What's on display here is foible-ridden human nature that we're all too familiar with. Some film reviewers questioned (very seriously) in a podcast whether the premise would have worked better in the dystopian sci-fi genre. Balderdash! It's hilarious. I will only mention two tee-hees here:
--One Australian "manosaurus" complains that the women have even taken their God away and replaced it with a "sheila," that is, Mother Nature ("praise Nature").
--The men in the sanctuary go on a hunger strike, but...they get hungry.


The film dwells at length (and then revisits again) Jesus' Virgin Birth, but there's really no correlation to God the Son becoming incarnate by the Holy Spirit and human parthenogenesis. I think the film was (respectfully) grappling for a punch line that wasn't there. "NMBTP" gets the Catholic stuff pretty correct. There's even an interview with an "Italian priest" who works for the "Congregation for the Causes of Saints" and had to investigate what seemed at first to be miracles--when the parthenogenesis began occurring. Even a nun in a remote part of northern Spain becomes pregnant (this really comes off as a silly "cheap shot" sequence in the film). And, of course the misogynistic, patriarchal Church suppresses all the evidence of the nun's pregnancy.


"NMBTP" is everything a meticulous mockumentary and comedy should be. The action is never flagging. It's clever but not cerebral. It won't go over your head, it will only make you feel smart as you get the jokes. Along with nailing the style of the contemporary documentary, there is no mean-spiritedness, it's not a "message film," and there's no "unrelatable" stretches of the imagination (except the human parthenogenesis). The actors are utterly believable. Much of what is said of/to/about women today is now said of men. The tables are turned--but not to an exact and too obvious degree.

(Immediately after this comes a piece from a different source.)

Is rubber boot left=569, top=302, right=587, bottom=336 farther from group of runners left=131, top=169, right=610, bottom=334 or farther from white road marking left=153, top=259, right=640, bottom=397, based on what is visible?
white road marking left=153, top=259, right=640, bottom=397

Men's and women's idiosyncrasies are both poked equal fun at. There's a lot of food for thought here--enough that it would be good for a film discussion group. And even the most outlandish features of this "broad" new world aren't all that far-fetched, at least in the rhetoric of today. What's interesting about the women is that they are not "mannish," nor are they frou-frou. They're just capable, intelligent, albeit rather bland women who don't seem to need or miss the men. The indifference would be chilling--if it weren't a comedy. And of course, it's way funnier if you know Theology of the Body.